At a time when their teachers are picking up computer science at night as a hedge against unemployment, many students have decided that computers and high technology mean job security, according to college recruiters and guidance counselors at the fair, which continues today at Prince George's Community College in Largo.
"They're wondering about the uncertainty of the rapid advances in technology and how it's going to affect them," said Forrestville High School guidance counselor Stuart Richter, who saw 507 of his teacher colleagues laid off last year during Prince George's school budget cuts.
Even guidance counselors are being replaced by computers, if the fair is any indication.
Two of the longest lines of students stood in front of four computer terminals, two of which would search among 1,700 colleges and 2,500 occupations to match students with their academic and professional interests.
Every Prince George's high school has at least one of these terminals, and they are quite popular, students said.
"Most of the time guidance counselors are kind of busy--it's kind of hard to see them," said LaVerne Curtis, a 16-year-old who wants to go to Simmons College in Boston. "I just go to the career center and key in the information and the data comes out."
Another popular booth at the fair was Radio Shack's.
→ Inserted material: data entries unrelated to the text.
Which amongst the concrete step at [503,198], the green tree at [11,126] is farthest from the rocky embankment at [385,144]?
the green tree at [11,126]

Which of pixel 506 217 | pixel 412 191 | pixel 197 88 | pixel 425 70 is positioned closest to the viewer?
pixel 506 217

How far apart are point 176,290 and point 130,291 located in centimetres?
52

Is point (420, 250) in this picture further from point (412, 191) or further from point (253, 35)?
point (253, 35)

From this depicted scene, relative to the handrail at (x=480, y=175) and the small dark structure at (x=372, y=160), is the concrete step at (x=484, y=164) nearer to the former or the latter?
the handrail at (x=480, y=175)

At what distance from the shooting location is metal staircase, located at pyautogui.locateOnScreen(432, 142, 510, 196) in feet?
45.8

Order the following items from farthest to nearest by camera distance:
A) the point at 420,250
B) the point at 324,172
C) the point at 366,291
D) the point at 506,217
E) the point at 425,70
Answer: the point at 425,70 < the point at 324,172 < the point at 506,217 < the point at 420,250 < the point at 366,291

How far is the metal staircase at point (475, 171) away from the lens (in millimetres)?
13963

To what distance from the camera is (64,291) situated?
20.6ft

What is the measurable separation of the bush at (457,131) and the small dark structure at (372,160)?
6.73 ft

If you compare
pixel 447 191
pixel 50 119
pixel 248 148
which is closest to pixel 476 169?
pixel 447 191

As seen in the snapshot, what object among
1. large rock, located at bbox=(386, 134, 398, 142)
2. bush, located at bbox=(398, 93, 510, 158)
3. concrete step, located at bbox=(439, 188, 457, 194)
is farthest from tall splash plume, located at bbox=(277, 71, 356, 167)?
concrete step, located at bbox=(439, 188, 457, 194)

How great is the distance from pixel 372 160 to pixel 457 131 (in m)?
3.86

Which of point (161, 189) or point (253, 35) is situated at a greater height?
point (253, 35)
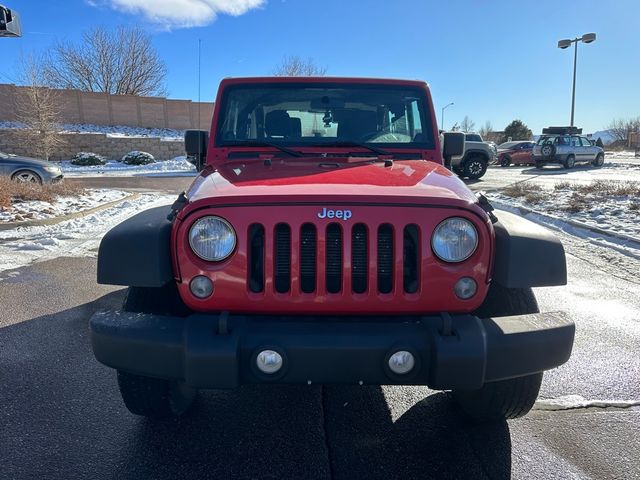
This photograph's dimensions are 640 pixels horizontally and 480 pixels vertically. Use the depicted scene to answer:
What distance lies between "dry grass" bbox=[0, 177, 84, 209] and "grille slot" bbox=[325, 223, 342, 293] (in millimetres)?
Answer: 8555

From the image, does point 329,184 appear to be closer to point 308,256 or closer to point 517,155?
point 308,256

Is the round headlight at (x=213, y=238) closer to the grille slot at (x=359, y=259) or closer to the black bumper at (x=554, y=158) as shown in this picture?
the grille slot at (x=359, y=259)

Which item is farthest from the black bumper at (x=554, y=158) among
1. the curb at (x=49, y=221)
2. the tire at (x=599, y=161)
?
the curb at (x=49, y=221)

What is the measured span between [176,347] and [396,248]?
101cm

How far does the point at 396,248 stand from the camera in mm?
2107

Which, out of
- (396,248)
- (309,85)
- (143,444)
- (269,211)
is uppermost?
(309,85)

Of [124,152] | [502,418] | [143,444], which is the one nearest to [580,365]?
[502,418]

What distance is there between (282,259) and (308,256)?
0.12 metres

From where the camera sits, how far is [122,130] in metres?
35.6

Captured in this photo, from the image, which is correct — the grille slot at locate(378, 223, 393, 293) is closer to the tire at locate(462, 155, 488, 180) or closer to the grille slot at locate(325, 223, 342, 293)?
the grille slot at locate(325, 223, 342, 293)

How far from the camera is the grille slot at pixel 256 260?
2.14 metres

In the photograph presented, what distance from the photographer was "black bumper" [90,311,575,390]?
1.96 meters

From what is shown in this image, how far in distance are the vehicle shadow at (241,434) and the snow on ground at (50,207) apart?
581 centimetres

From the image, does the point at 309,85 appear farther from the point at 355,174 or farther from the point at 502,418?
the point at 502,418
There, an instructor answered questions about computers and talked about jobs, and students could look at two personal computers. Kimberly Reed, a Largo High School junior who happens to own a home computer, came away with only one sure thought: She needed to buy more software.
"I'm interested in computers. I thought they were offering employment, so I thought I'd talk to them. I didn't get what I wanted, but I learned something," said Reed, who said she already knows the basic and cobol program languages. "Computers are an expanding field. I can make a lot of money and besides, I do it well." Reed is one of 5,065 Prince George's students taking a data processing course that turned away 5,000 others this year.
Rutgers University admissions officer Doris Holohan, who has been recruiting for 15 years, said that Prince George's students are slightly more sophisticated and knowledgeable about college than those in some other school systems. Students asked a lot of questions yesterday about technical fields and data processing, she said, though they asked equally as often how much a college education would cost.
Most of the students will major in liberal arts, Holohan said. Nevertheless, "The popular areas are computer science, business and engineering."